§ STATED GOAL
Copy each of the rows below word for word.

§ EXTRACTED DATA
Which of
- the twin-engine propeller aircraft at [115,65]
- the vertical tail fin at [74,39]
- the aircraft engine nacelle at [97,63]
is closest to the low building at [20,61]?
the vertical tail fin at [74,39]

§ TASK ANSWER
Which of
- the twin-engine propeller aircraft at [115,65]
- the vertical tail fin at [74,39]
- the aircraft engine nacelle at [97,63]
is closest to the low building at [20,61]?
the vertical tail fin at [74,39]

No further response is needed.